Even with a contract stalemate over price and positioning that kept Versus off DirecTV's air beginning Sept. 1 through March 15, the Comcast-owned network more than stayed onsides with the Nielsens throughout the fall. In fact, aided by extended free previews by Dish Network, as well as Comcast and Time Warner Cable in select markets, Versus not only rang up strong NHL numbers, but enjoyed its best September, October and November overall. However, when those freeviews expired in December, Versus began to take a hit.
Still despite not returning to DirecTV until the Ides of March, a span that saw 77% of Versus' national NHL game scheduled iced from those DBS customers, the network's regular-season ratings remained flat at a 0.3 mark through, with viewership down just 6% to 300,000 from 318,000 from last season, according to Nielsen data.
"We were certainly frustrated by the dispute and its length. And we felt sorry for DirecTV subscibers who couldn't watch the NHL and [our] other sports," said Versus president Jamie Davis. "It's water under the bridge now and we're received thousands of letters and emails from fans and subscribers thanking us for getting the situation resolved before the playoffs. Fans have been watching more NHL since the Olympics and they know they'll be able to find the NHL playoffs on Versus."
Davis believes that a promo campaign, touting the wind-up to the regular season and the upcoming playoffs, that Versus aired during the Vancouver Games, plusTeam USA's unexpected run to the gold medal game against the host nation Canada, have helped fuel late-season ratings growth. Those were highlighted by a 0.7 mark and 622,000 watchers for the March 22 Pittsburgh-Washington contest on March 22, the best regular-season contest in network history and tops on cable since 2004.
During 12 national games post-Olympics, Versus' household averaged improved by one-third to a 0.4 from a 0.3 with its NHL coverage, while viewership improved 23% to a 347,000 average from 283,000 for the 40 contests before the Games.
Moreover, since the contract situation was resolved and Versus was restored to the DBS leader's air on March 15 -- officials at the national sports service declined to talk about the contract details, but sources indicate the impasse was finally resolved as part of broader deals encompassing regional sports networks owned by Comcast and DirecTV -- the channel notched a 28% rise to 365,000 viewers with NHL telecasts from 286,000 during the same stage of last season.
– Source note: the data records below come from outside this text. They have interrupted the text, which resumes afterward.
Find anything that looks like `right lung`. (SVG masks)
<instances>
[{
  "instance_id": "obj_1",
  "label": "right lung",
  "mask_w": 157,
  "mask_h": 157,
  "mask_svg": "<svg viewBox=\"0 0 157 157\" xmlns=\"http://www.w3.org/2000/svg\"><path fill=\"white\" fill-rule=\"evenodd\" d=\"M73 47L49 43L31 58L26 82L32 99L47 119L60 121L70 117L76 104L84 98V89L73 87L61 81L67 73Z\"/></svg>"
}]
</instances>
Now, Davis believes Versus, which bolstered its roster by adding 16 non-exclusive games as the regular-season wound down as a means to super-serve NHL fans, is poised for another strong Nielsen run, when the NHL playoffs face-off on April 14.
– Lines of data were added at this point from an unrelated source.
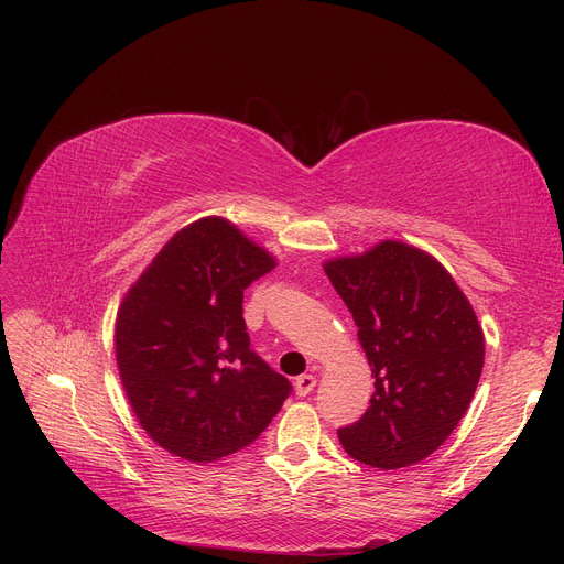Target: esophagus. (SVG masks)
<instances>
[{
  "instance_id": "esophagus-1",
  "label": "esophagus",
  "mask_w": 564,
  "mask_h": 564,
  "mask_svg": "<svg viewBox=\"0 0 564 564\" xmlns=\"http://www.w3.org/2000/svg\"><path fill=\"white\" fill-rule=\"evenodd\" d=\"M315 383H317L315 375H302V377H297V381H294V393H297L300 398H306L315 389Z\"/></svg>"
}]
</instances>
At a minimum, Versus will televise 50 postseason games, depending on how the series break. The first round is non-exclusive, with Versus picking up two contests exclusively in each of the series during the second round. Then, full exclusivity skates in during the conference finals, before the network again televises Games 3 and 4 of the Stanley Cup Finals, which averaged 3.2 million viewers in 2009, the most for the championship round on cable since 2002.
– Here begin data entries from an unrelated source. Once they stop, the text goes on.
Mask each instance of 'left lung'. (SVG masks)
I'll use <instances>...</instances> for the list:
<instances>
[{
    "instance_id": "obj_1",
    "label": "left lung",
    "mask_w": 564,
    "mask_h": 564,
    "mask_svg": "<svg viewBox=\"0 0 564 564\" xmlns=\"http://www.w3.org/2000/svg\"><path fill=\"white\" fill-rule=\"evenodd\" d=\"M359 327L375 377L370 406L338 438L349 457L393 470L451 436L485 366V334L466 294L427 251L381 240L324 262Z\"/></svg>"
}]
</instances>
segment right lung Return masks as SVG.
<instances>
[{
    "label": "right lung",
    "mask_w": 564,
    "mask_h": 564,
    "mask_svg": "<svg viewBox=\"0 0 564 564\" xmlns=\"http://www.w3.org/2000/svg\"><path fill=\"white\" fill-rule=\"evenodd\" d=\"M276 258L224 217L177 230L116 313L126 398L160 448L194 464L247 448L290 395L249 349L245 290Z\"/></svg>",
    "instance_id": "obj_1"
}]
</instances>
With more viewers rushing the NHL post-season net, Versus will capitalize on its wider audience by trumpeting other key programming: WEC mixed martial arts fare; Indy Race League, including some 30 hours of coverage around the Indianapolis 500; the Tour De California, featuring Lance Armstrong; and the Tour De France, where the American cycling legend will engage defending champion, Spaniard Alberto Contador; and new weeknight show, The Daily Line.